LESSON LEARNED: Decide early how to manage these three classes of telemetry (SQL database, round-robin database, text files, etc), but be prepared for measurements to change category after a few years. You don’t want to have to scrape the data from years of archived log files (in different formats) when someone decides that it’s important…
LESSON LEARNED: If you store telemetry data in a text file, don’t just write it to a log file embedded in the usual error/debugging messages. Use a human readable log file for errors and debugging, and a CSV file (or similar) for telemetry data.
LESSON LEARNED: However the telemetry data is stored, build the interface for visualising that data at the same time you start storing it. Storing data that you can’t visualise or use is pointless.
LESSON LEARNED: Give every discrete hardware unit at least one bright externally visible power LED, and if it contains a processor, flash an LED in the main loop to show that the software is running. Technicians need a quick and foolproof way to tell if a box is powered up and working, powered up but not working, or turned off, without opening the (RFI-tight, dozen-screw) box. Having software-controlled lights on the boxes we have out in the desert has probably already saved as much money in technician time as the capital cost of the hardware.

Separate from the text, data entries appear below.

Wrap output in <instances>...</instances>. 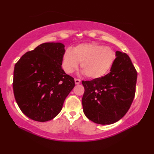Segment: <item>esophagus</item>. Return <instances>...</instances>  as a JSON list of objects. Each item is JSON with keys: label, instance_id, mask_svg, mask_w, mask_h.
I'll return each mask as SVG.
<instances>
[{"label": "esophagus", "instance_id": "esophagus-1", "mask_svg": "<svg viewBox=\"0 0 154 154\" xmlns=\"http://www.w3.org/2000/svg\"><path fill=\"white\" fill-rule=\"evenodd\" d=\"M75 84H80V82H81V80L79 79H75Z\"/></svg>", "mask_w": 154, "mask_h": 154}]
</instances>
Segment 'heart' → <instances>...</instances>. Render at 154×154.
Masks as SVG:
<instances>
[{
	"label": "heart",
	"instance_id": "obj_1",
	"mask_svg": "<svg viewBox=\"0 0 154 154\" xmlns=\"http://www.w3.org/2000/svg\"><path fill=\"white\" fill-rule=\"evenodd\" d=\"M116 55L113 49L96 42L82 43L70 50L67 49L62 58V68L70 74L80 67L87 77L97 79L103 77L111 68Z\"/></svg>",
	"mask_w": 154,
	"mask_h": 154
}]
</instances>
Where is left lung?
Returning <instances> with one entry per match:
<instances>
[{
	"instance_id": "1",
	"label": "left lung",
	"mask_w": 154,
	"mask_h": 154,
	"mask_svg": "<svg viewBox=\"0 0 154 154\" xmlns=\"http://www.w3.org/2000/svg\"><path fill=\"white\" fill-rule=\"evenodd\" d=\"M110 72L91 81H82L83 111L93 122L109 125L127 113L135 94L137 73L125 53L116 51Z\"/></svg>"
}]
</instances>
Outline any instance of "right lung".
I'll return each mask as SVG.
<instances>
[{
	"mask_svg": "<svg viewBox=\"0 0 154 154\" xmlns=\"http://www.w3.org/2000/svg\"><path fill=\"white\" fill-rule=\"evenodd\" d=\"M65 45L46 42L21 56L14 66L13 91L21 112L36 121L51 120L75 86L61 68Z\"/></svg>",
	"mask_w": 154,
	"mask_h": 154,
	"instance_id": "obj_1",
	"label": "right lung"
}]
</instances>
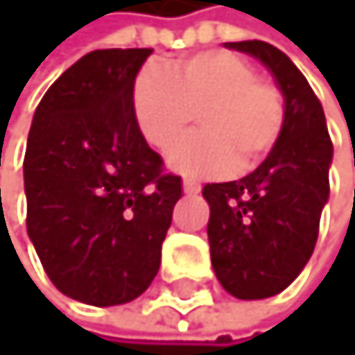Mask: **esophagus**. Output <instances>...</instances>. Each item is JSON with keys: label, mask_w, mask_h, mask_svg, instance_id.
Wrapping results in <instances>:
<instances>
[{"label": "esophagus", "mask_w": 355, "mask_h": 355, "mask_svg": "<svg viewBox=\"0 0 355 355\" xmlns=\"http://www.w3.org/2000/svg\"><path fill=\"white\" fill-rule=\"evenodd\" d=\"M184 193L187 196H196V193H200V184L196 180H184Z\"/></svg>", "instance_id": "34e87169"}]
</instances>
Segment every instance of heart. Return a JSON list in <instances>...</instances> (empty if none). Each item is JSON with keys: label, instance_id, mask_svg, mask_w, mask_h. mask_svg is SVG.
Wrapping results in <instances>:
<instances>
[{"label": "heart", "instance_id": "b5f03b06", "mask_svg": "<svg viewBox=\"0 0 355 355\" xmlns=\"http://www.w3.org/2000/svg\"><path fill=\"white\" fill-rule=\"evenodd\" d=\"M133 117L144 139L168 150L200 117L205 131L168 155L187 178H222L253 166L275 146L284 122L282 97L253 66L227 51H207L171 66L148 64L133 84Z\"/></svg>", "mask_w": 355, "mask_h": 355}]
</instances>
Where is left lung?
<instances>
[{
	"label": "left lung",
	"instance_id": "1",
	"mask_svg": "<svg viewBox=\"0 0 355 355\" xmlns=\"http://www.w3.org/2000/svg\"><path fill=\"white\" fill-rule=\"evenodd\" d=\"M224 46L255 57L284 100L282 131L267 159L242 180L202 189L220 284L233 298L262 300L284 291L311 258L329 200L334 146L322 104L289 57L258 40Z\"/></svg>",
	"mask_w": 355,
	"mask_h": 355
}]
</instances>
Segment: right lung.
I'll return each instance as SVG.
<instances>
[{"label":"right lung","instance_id":"1","mask_svg":"<svg viewBox=\"0 0 355 355\" xmlns=\"http://www.w3.org/2000/svg\"><path fill=\"white\" fill-rule=\"evenodd\" d=\"M150 53L84 55L33 115L26 229L51 282L84 304H126L148 289L182 198V180L162 173L133 117V84Z\"/></svg>","mask_w":355,"mask_h":355}]
</instances>
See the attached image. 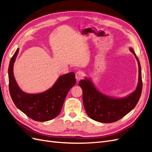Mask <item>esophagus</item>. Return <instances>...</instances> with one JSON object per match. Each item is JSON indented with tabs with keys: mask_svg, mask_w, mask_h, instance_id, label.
<instances>
[{
	"mask_svg": "<svg viewBox=\"0 0 152 152\" xmlns=\"http://www.w3.org/2000/svg\"><path fill=\"white\" fill-rule=\"evenodd\" d=\"M84 76V73L82 71H78L76 73H75V78L76 79L80 80V79H82Z\"/></svg>",
	"mask_w": 152,
	"mask_h": 152,
	"instance_id": "obj_1",
	"label": "esophagus"
}]
</instances>
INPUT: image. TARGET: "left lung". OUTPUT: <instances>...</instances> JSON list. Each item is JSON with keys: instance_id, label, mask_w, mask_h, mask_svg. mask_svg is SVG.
Listing matches in <instances>:
<instances>
[{"instance_id": "8db88e82", "label": "left lung", "mask_w": 152, "mask_h": 152, "mask_svg": "<svg viewBox=\"0 0 152 152\" xmlns=\"http://www.w3.org/2000/svg\"><path fill=\"white\" fill-rule=\"evenodd\" d=\"M130 51L138 63V83L136 89L125 97L117 98L103 94L96 88L88 77L79 82L82 89V99L86 113L91 118L102 123L116 122L129 113L140 99L142 91L141 69L139 59L132 48Z\"/></svg>"}]
</instances>
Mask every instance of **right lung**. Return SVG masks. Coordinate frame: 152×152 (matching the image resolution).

LESSON LEARNED: Software controlled lights are essential for internal rack-mounted gear too. There needs to be a way for a human to quickly verify that the physical locations and wiring of equipment (a station of TPM's, for example) matches the internal M&C representation of that hardware. Something as simple as a light-chaser scrolling across the LED's of all of the TPMs in sequence would make a mis-identified bit of hardware stand out to the eye. Software controlled lights are also incredibly useful to identify faulty units that need to be swapped out, so a good unit isn't replaced by accident.
In Summary, looking ahead to the SKA:
- Treat all the specifications and requirements with a grain of salt – the prototype won’t match the specs exactly, and the ‘final’ product will be controlling different hardware, and have different requirements.
- Make everything more flexible than you think it needs to be, because adding features retrospectively is really hard.
- Plan early on how the metadata (telescope configuration, state, and telemetry data) will be packaged and follow the data to archiving and the end user.
- Don’t assume that M&C software is a product that will ever be finished and delivered. The hardware will evolve over time, and users will demand new features. The MWA has been fully operational since mid 2013, but the M&C software has evolved dramatically since then – paying back technical debt (rewriting thousands of lines of code), adding features, and supporting the end user with better metadata handling and access to data.